Man did not begin to destroy the planet when he began to farm. We have been doing it since the earliest days.

Sixty thousand years ago there were thousands more species of large animals on this planet than there are now. Man the pioneer has wiped them out. The first mass holocaust that can be clearly seen in the fossil record is caused by those loveable black men who live in the harmony of the dreamtime. In the space of a thousand years or so the proto Australians barbecued their way through three quarters of the mega fauna of a continent. Since that initial period of the pioneers Australian flora and fauna settled down to a working relationship with man, fewer trees, fewer large animals, more fires but diversity and harmony. Just when nature thought harmony was restored guess what sails over the horizon? A ship load of pioneers. Deep joy.

Until 150 years ago the tallest trees on the planet grew in Australia. Blue Gums over 400 feet tall. It is unlikely we will ever see another forest of fully grown Blue Gums.

Other mighty trees we will never see again in their majesty are the Cedars of Lebanon. Classical literature of the early Mediterranean area is full of references to them. King Solomon used the finest cedar timbers to build the Temple in Jerusalem. Egyptians used them to build ships. A ship has recently been excavated that is made of timbers of a size that cannot now be replicated. Lebanon was a mountainous land covered with one of the finest forests the world had ever seen. Mighty trees that would compare with the finest sequoias in California. Now Lebanon is deforested and denuded of soil. Goats nibble a little grass where once the finest trees man has ever known grew tall.

The Romans used to get their grain from the lands of North Africa. The bread basket of the empire. Now deserts and the poorest scrubland occupy most of this land. If you think this change is due to climate change you are deluding yourself. Climates do change but climate change does not wash away the topsoil that takes thousands of years to build up.

It was said that a squirrel, if he had a mind to it, could leap from one end of England to the other without ever getting out of a tree. Less than a thousand years ago England was mostly forest. The forest was cleared for agriculture, turned into building timbers and fine ships, burned to make lime for mortar, and to provide fuel to produce iron and glass. Discoveries of ways to use coal helped preserve the last timber in England before it was wiped out. Such discoveries then ignited the industrial revolution that has been changing our world in a faster way than ever before.

Twelve thousand years ago mammoths and mastodons walked North America. A mere 393 generations link the native Americans of today, who are icons for life in harmony with nature, from their ancestors who walked into an empty continent and chomped their way through the mega fauna of two continents in a blitzkrieg of butchery over a mere thousand years.

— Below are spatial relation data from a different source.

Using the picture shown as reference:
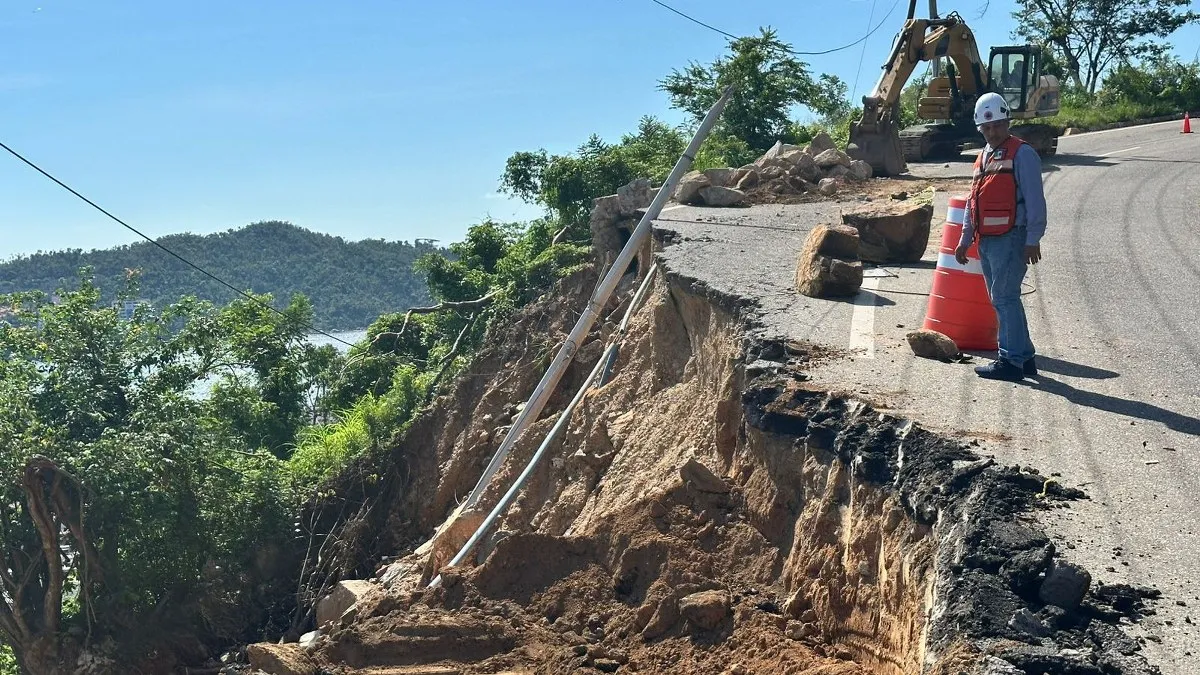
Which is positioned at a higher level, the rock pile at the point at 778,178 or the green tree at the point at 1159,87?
the green tree at the point at 1159,87

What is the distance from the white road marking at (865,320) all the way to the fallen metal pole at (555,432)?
88.3 inches

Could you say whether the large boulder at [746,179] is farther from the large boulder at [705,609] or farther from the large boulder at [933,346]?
the large boulder at [705,609]

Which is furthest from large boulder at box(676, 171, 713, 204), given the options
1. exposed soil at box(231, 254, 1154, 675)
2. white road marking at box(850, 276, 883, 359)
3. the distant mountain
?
the distant mountain

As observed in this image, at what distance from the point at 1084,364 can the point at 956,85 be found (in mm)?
16304

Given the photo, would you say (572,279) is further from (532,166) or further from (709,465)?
(532,166)

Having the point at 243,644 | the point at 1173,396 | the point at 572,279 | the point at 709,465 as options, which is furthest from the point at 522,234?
the point at 1173,396

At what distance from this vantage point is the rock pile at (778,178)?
16.7m

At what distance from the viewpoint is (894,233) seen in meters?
12.2

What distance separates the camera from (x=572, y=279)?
52.4 feet

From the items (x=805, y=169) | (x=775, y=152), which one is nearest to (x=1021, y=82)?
(x=775, y=152)

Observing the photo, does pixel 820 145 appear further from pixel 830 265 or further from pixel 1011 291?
pixel 1011 291

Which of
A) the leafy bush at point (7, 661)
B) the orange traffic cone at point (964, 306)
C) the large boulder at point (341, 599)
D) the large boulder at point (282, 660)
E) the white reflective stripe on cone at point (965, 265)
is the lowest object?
the leafy bush at point (7, 661)

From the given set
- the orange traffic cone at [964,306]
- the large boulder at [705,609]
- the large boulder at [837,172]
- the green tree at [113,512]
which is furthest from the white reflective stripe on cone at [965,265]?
the large boulder at [837,172]

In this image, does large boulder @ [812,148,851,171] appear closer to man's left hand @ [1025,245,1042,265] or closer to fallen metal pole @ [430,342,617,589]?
fallen metal pole @ [430,342,617,589]
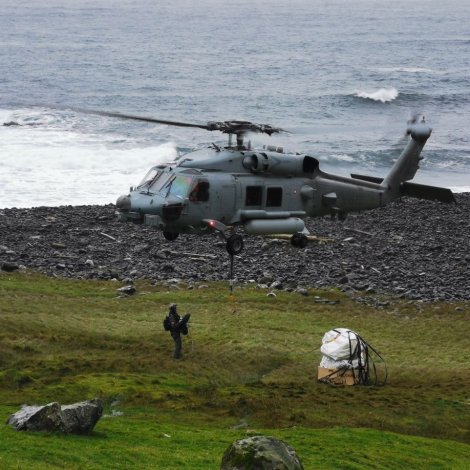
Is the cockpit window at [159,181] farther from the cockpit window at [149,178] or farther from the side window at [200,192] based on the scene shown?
the side window at [200,192]

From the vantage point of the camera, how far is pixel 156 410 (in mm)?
26734

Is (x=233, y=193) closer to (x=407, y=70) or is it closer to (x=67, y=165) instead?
(x=67, y=165)

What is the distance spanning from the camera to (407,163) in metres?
35.9

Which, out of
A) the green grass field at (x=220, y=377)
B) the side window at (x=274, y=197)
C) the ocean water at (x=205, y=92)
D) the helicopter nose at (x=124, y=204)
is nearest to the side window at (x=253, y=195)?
the side window at (x=274, y=197)

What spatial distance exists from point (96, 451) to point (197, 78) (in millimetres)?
107913

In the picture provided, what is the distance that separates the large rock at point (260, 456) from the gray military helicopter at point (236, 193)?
1201cm

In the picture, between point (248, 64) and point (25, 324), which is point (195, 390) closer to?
point (25, 324)

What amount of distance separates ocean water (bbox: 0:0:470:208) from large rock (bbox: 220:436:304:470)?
15316 millimetres

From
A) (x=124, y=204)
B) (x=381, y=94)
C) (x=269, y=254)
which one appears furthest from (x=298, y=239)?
(x=381, y=94)

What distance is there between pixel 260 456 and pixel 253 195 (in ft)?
46.5

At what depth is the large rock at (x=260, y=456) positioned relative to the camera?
18.0 m

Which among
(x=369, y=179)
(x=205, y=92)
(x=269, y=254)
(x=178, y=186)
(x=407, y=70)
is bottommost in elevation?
(x=269, y=254)

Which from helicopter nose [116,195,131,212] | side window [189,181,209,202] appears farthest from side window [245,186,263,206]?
helicopter nose [116,195,131,212]

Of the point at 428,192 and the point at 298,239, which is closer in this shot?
the point at 298,239
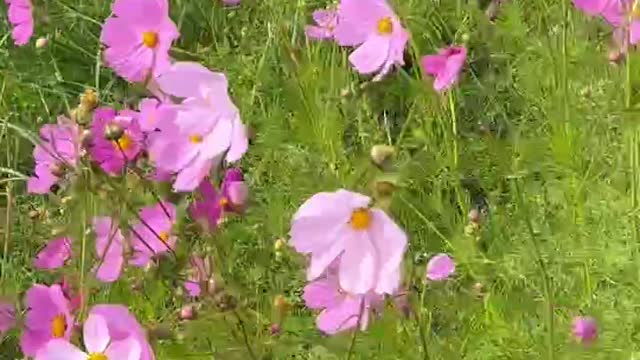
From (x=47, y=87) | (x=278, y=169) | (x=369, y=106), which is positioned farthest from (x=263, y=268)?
(x=47, y=87)

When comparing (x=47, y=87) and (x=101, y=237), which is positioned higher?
(x=101, y=237)

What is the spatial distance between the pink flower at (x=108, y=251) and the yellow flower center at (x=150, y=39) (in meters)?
0.18

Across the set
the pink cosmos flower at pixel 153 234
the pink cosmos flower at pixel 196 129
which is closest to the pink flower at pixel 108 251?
the pink cosmos flower at pixel 153 234

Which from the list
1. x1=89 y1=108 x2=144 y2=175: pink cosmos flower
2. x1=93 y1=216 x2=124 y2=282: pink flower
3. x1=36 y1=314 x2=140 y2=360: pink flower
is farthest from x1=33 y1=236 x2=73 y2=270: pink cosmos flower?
x1=36 y1=314 x2=140 y2=360: pink flower

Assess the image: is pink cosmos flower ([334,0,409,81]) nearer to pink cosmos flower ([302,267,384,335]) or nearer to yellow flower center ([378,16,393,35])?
yellow flower center ([378,16,393,35])

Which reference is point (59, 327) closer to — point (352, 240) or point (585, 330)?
point (352, 240)

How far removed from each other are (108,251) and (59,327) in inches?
3.2

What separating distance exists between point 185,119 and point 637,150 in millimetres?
500

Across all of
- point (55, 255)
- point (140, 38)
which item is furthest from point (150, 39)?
point (55, 255)

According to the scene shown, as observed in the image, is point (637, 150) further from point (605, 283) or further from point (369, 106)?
point (369, 106)

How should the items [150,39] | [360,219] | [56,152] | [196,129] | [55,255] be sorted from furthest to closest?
[55,255] < [150,39] < [56,152] < [196,129] < [360,219]

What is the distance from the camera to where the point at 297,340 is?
1.33 m

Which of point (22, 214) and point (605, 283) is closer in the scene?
point (605, 283)

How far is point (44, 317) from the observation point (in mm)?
1123
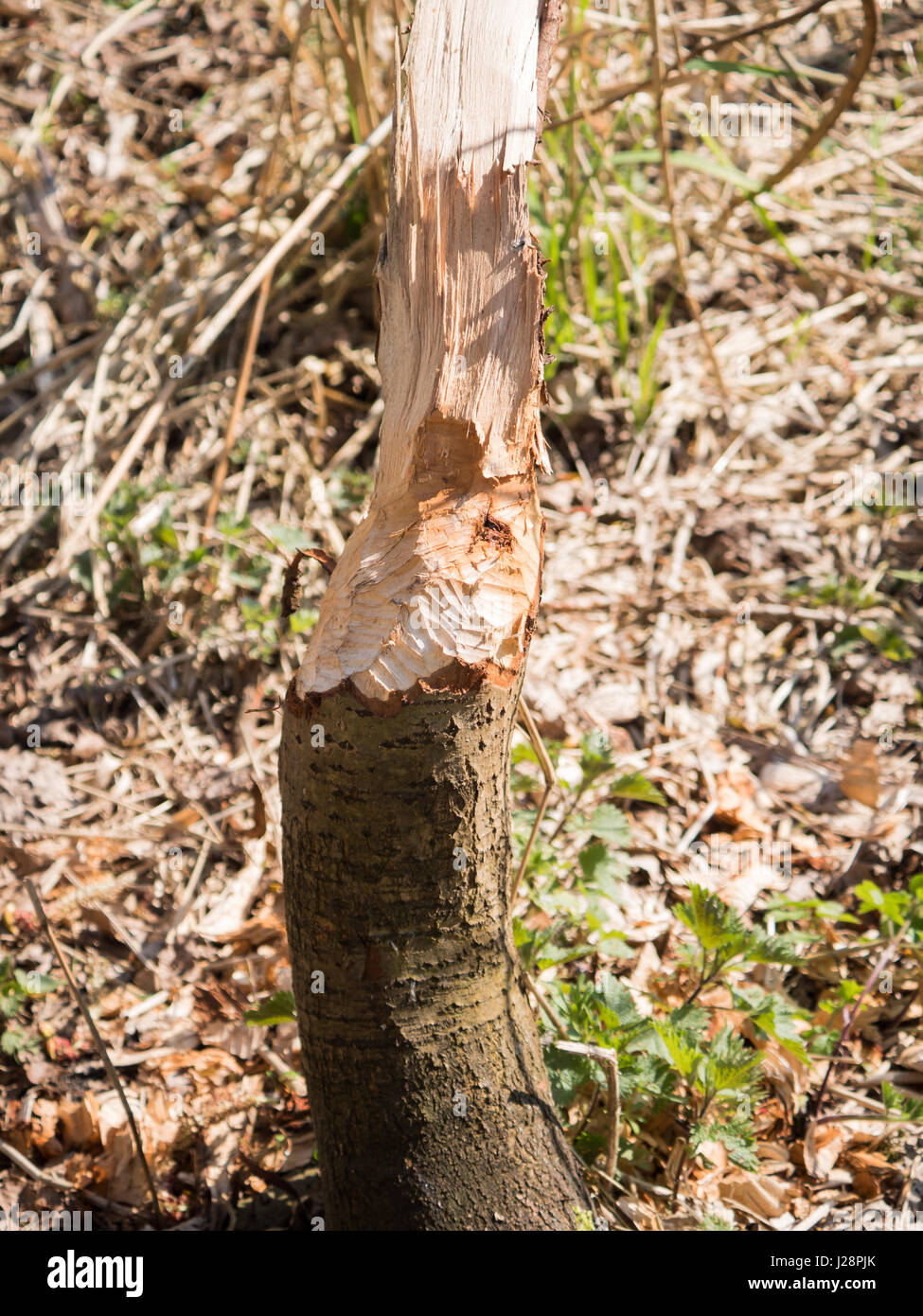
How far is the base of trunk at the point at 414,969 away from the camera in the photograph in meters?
1.33

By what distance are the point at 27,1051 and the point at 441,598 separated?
5.43ft

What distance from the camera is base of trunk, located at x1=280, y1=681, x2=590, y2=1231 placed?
133 centimetres

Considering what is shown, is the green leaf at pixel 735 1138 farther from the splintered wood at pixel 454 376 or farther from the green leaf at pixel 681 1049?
the splintered wood at pixel 454 376

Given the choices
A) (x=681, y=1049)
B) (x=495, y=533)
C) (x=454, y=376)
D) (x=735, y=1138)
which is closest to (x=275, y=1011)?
(x=681, y=1049)

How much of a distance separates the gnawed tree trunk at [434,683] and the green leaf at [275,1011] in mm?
206

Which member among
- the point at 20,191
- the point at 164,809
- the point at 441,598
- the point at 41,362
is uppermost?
the point at 20,191

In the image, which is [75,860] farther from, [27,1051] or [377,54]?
[377,54]

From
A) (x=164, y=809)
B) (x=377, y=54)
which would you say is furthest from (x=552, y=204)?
(x=164, y=809)

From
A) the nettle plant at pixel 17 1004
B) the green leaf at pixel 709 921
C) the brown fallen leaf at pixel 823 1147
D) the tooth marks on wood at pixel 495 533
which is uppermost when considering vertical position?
the tooth marks on wood at pixel 495 533

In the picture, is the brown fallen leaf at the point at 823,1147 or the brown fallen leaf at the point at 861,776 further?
the brown fallen leaf at the point at 861,776

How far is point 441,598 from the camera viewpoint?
1300 millimetres

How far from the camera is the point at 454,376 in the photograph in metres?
1.32

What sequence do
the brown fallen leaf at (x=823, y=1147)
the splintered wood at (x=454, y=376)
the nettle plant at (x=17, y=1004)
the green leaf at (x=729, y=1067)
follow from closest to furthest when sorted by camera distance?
the splintered wood at (x=454, y=376) < the green leaf at (x=729, y=1067) < the brown fallen leaf at (x=823, y=1147) < the nettle plant at (x=17, y=1004)

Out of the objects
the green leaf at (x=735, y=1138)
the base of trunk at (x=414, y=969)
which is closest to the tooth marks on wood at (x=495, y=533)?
the base of trunk at (x=414, y=969)
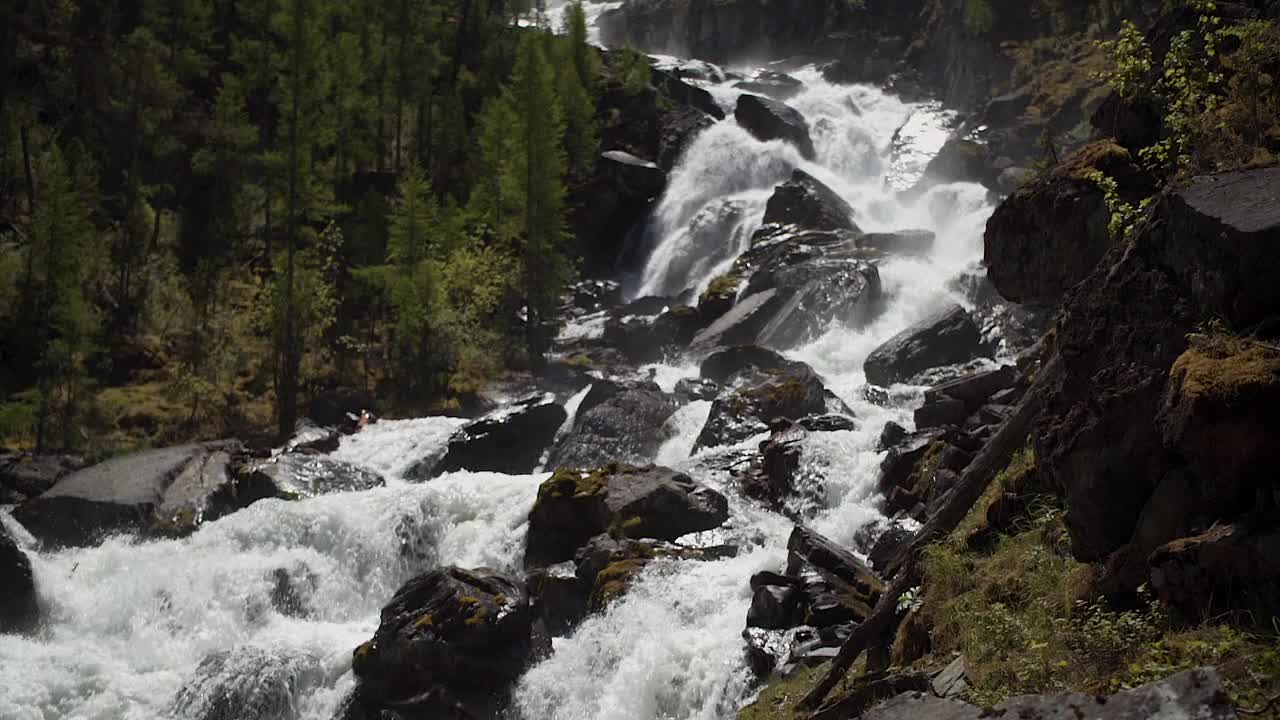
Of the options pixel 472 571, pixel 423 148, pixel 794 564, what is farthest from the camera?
pixel 423 148

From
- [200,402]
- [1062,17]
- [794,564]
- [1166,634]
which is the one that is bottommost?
[200,402]

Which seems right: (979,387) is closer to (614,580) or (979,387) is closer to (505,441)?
(614,580)

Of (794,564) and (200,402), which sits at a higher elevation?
(794,564)

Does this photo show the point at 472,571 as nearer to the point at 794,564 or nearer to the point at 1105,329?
the point at 794,564

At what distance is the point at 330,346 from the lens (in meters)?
42.3

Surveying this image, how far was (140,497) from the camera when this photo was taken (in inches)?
952

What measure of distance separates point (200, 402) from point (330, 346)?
23.7 feet

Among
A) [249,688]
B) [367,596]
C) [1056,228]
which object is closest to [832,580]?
[1056,228]

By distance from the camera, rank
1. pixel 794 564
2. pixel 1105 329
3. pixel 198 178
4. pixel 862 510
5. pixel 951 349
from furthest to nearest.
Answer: pixel 198 178 → pixel 951 349 → pixel 862 510 → pixel 794 564 → pixel 1105 329

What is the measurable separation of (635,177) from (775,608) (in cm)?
4278

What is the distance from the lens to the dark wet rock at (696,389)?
30641 mm

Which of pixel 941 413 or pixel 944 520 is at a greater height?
pixel 944 520

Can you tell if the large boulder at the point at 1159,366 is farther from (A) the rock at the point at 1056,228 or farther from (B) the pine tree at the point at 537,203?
(B) the pine tree at the point at 537,203

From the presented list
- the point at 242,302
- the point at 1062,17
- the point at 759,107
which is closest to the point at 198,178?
the point at 242,302
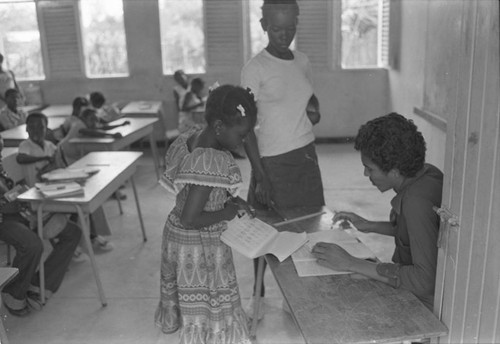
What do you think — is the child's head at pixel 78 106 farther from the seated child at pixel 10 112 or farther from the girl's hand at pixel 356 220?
the girl's hand at pixel 356 220

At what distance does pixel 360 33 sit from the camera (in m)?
6.83

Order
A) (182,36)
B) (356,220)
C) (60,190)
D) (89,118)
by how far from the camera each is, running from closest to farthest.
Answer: (356,220)
(60,190)
(89,118)
(182,36)

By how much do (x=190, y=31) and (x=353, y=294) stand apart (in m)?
5.26

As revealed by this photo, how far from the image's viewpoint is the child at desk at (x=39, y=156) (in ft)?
11.9

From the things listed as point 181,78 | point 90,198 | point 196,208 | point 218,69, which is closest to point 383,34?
point 218,69

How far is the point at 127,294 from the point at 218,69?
4.10m

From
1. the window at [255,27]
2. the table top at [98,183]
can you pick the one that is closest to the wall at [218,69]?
the window at [255,27]

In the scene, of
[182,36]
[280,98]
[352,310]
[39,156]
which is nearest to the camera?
[352,310]

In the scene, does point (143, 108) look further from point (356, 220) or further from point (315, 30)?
point (356, 220)

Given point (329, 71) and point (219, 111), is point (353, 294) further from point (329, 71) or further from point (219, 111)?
point (329, 71)

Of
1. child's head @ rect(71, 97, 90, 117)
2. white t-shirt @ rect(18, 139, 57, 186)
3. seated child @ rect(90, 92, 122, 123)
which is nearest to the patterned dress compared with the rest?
white t-shirt @ rect(18, 139, 57, 186)

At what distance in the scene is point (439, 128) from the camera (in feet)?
15.4

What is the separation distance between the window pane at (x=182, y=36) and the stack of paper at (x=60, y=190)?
9.21ft

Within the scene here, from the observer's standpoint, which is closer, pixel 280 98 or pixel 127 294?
pixel 280 98
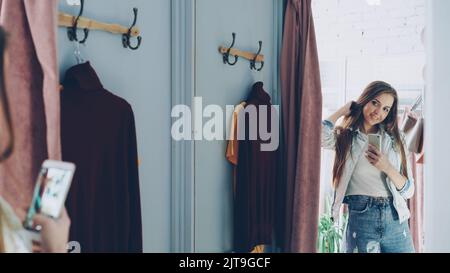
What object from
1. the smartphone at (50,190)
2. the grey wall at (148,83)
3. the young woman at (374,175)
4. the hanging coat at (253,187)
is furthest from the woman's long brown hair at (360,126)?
the smartphone at (50,190)

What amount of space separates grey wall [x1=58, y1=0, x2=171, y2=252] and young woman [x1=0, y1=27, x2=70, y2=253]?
222mm

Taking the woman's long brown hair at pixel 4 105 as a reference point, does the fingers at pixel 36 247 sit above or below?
below

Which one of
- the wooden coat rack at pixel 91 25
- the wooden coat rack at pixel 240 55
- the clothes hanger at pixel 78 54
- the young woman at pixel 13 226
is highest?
the wooden coat rack at pixel 91 25

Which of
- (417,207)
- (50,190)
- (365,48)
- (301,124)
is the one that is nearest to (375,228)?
(417,207)

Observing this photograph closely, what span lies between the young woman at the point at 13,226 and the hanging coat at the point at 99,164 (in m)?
0.09

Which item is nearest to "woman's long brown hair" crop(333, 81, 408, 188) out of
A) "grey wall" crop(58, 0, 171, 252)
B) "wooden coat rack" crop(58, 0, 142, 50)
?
"grey wall" crop(58, 0, 171, 252)

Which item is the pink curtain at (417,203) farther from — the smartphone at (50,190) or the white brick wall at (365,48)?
the smartphone at (50,190)

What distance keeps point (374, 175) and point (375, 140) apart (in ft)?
0.30

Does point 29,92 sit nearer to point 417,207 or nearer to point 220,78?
point 220,78

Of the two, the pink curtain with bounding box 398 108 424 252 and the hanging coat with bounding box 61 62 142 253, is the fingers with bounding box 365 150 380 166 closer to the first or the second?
the pink curtain with bounding box 398 108 424 252

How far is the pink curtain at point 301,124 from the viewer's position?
1.12 m

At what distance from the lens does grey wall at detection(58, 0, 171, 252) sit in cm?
90

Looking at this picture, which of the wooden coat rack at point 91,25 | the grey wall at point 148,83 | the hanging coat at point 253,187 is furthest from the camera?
the hanging coat at point 253,187

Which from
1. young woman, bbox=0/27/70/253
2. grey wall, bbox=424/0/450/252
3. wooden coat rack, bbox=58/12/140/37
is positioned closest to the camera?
young woman, bbox=0/27/70/253
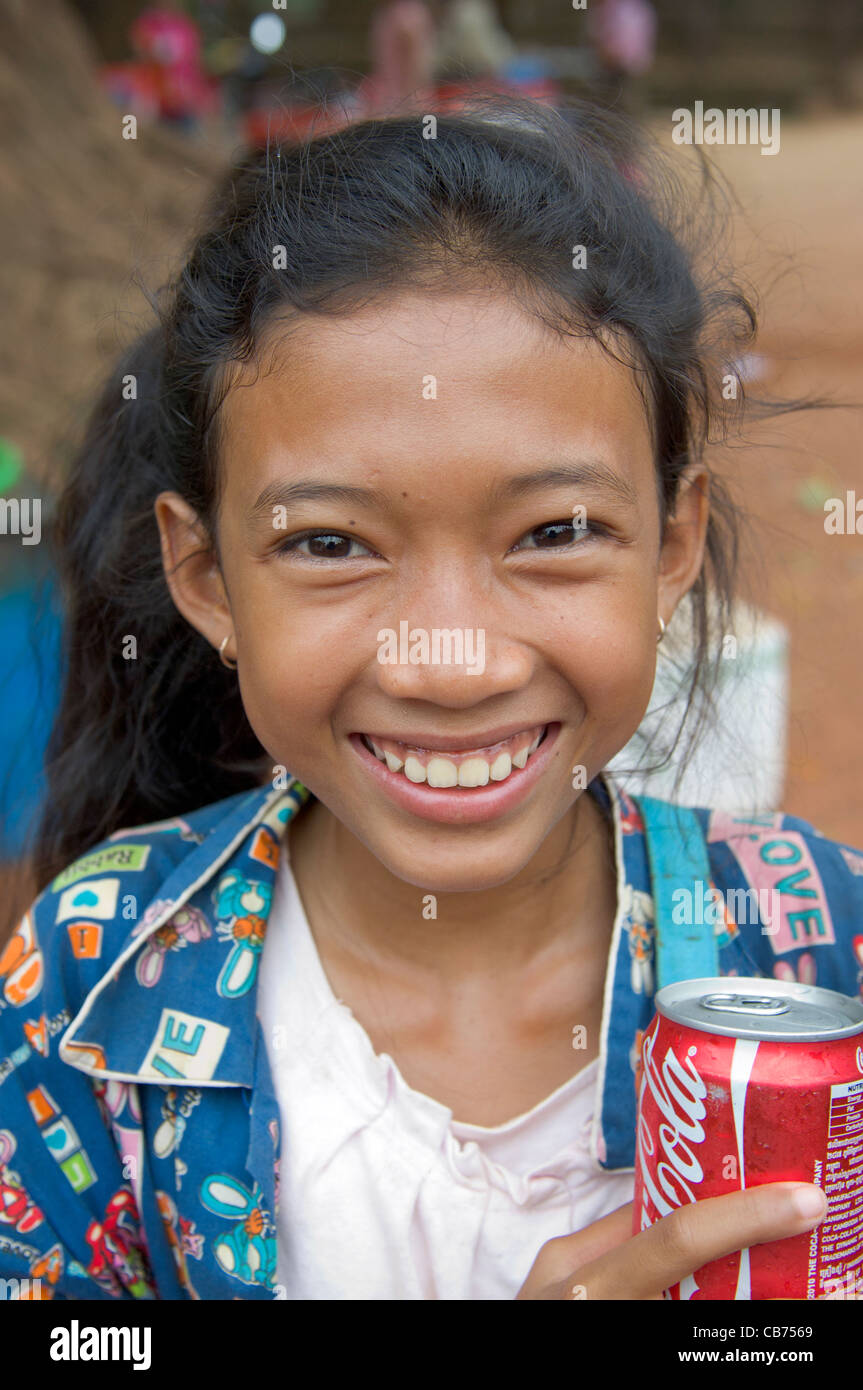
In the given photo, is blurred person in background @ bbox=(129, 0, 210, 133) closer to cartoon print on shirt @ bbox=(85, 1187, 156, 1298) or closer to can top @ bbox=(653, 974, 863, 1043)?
cartoon print on shirt @ bbox=(85, 1187, 156, 1298)

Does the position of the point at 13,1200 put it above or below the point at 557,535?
below

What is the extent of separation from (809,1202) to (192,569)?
1.00 meters

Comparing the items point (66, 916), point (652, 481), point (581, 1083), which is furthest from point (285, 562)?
point (581, 1083)

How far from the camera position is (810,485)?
6.49m

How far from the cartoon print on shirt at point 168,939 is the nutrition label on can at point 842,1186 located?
755mm

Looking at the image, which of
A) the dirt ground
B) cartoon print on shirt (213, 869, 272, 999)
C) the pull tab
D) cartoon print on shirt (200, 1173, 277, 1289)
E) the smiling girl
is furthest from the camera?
the dirt ground

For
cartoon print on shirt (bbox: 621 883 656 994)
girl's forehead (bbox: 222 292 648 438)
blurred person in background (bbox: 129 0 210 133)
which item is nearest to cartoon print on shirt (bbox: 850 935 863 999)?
cartoon print on shirt (bbox: 621 883 656 994)

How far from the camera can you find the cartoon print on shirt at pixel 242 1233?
1.33m

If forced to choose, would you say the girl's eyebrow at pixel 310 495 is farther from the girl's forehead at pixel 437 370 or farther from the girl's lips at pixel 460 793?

Let us not be racists. Pioneers are evil destroyers whatever the colour of their skin. The time of the pioneer is over. Mankind has crossed every ocean and found himself on every shore. Like the Australian and American pioneers of whatever colour we must realize that there is no more new land over the horizon anymore and that the animals and plants we kill today will not be here tomorrow. If we destroy the soil we will not be here tomorrow either.

The problems we are facing today with our use of land are not new. Man has always had a tendency to treat newly opened up land in the same way: slash and burn, farm intensively, and then, if there is still soil or fertility left, continue farming. The difference today is that our power to slash and burn is greater than ever and we are increasingly doing it in environments that cannot survive the shock. The result is massive loss of habitat and hence loss of species and biodiversity and the loss in a few short years of the soil that has taken millennia to form.

You may think you can escape the planet of your birth in some rocket powered lifeboat but I don't. I know that in Steerage Class I am going down with the ship, that knowledge gives me the strength to resist.